## Work request A
In the text about the Da Vinci diet, which city was Stephen Lanzalotta a baker in?
## Work request B
Pick up the text about the Da Vinci diet after its last sentence and keep it going.

## Selected text
#####

The Da Vinci diet is based on the so-called ‘ideal’ proportions of carbohydrates, lipids, and proteins that could allow you to achieve a perfect dietary balance.
The Da Vinci diet, or ‘diet code’ is a method that has been around for a long time. It was developed by Stephen Lanzalotta, a baker from Portland in the northwestern United States. In 2004, he told CBS News that he came up with the idea for the diet because he had lost half of his customers due to the craze for low-carbohydrate products.
To create the Da Vinci Diet, the baker drew inspiration from Dan Brown's book The Da Vinci Code to get consumers to eat bread again. An article in CBS News said:
He is neither a nutritionist nor an academic—he is trained in biology and biochemistry. But Lanzalotta says that people have been eating bread for too long for it to suddenly be the reason why everyone is getting fatter.

#####

## Records
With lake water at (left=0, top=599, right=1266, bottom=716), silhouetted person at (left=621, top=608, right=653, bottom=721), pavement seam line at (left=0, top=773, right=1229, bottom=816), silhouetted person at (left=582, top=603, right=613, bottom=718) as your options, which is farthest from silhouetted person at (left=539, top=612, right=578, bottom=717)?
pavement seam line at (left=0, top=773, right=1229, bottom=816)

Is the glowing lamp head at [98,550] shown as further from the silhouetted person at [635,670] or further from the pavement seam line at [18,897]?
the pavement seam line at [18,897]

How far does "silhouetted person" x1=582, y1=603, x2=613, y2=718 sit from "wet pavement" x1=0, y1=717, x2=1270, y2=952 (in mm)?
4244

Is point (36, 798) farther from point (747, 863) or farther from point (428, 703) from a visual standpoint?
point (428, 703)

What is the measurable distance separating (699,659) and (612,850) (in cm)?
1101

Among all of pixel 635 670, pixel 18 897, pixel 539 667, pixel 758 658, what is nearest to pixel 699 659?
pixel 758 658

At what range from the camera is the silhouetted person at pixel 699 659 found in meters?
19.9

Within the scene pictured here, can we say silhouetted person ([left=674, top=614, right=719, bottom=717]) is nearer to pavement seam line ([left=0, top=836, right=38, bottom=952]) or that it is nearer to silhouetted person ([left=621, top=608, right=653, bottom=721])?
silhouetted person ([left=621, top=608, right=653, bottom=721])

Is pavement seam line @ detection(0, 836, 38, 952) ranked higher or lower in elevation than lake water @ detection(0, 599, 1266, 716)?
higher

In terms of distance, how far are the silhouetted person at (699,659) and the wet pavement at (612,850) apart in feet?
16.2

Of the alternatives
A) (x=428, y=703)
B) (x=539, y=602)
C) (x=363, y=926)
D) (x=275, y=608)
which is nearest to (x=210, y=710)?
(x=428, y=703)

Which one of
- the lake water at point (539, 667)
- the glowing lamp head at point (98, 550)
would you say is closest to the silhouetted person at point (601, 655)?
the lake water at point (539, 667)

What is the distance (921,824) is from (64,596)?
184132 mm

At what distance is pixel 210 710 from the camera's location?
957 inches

#####

## Exercise output A
Portland, in the northwestern United States.

## Exercise output B
After developing this method, Stephen Lanzalotta wrote a book on the Da Vinci diet. This was published in 2006 and is entitled The Diet Code: Revolutionary Weight Loss Secrets from Da Vinci and the Golden Ratio. It contains recipes and tips to follow to the letter to successfully implement the Da Vinci Diet and achieve an ‘ideal’ dietary and physical balance.
What does the Da Vinci diet consist of?
The principle of the Da Vinci diet is to adopt a healthy and balanced diet in order to lose weight. To achieve this, this method is based on the ‘golden ratio,’ also known as the ‘divine proportion,’ so that the person who follows this diet can eat any type of food in the right quantities. This number, which corresponds to 1.618, is the value of a proportion. It is irrational like ‘pi.’
It has long fascinated philosophers, mathematicians, but also artists. This value, whose symbol is ‘phi’ (from the sculptor Phidias), is used in architecture but also in painting. The Italian painter Leonardo da Vinci used the ‘golden ratio’ to find the ideal proportions for his portraits, particularly in his work the Vitruvian Man.
As part of the Da Vinci diet, this number is used to calculate and define the so-called ‘ideal’ proportion of protein, carbohydrates, and fat for a healthy, balanced diet. Stephen Lanzalotta uses the ‘golden ratio’ to prepare his diet recipes.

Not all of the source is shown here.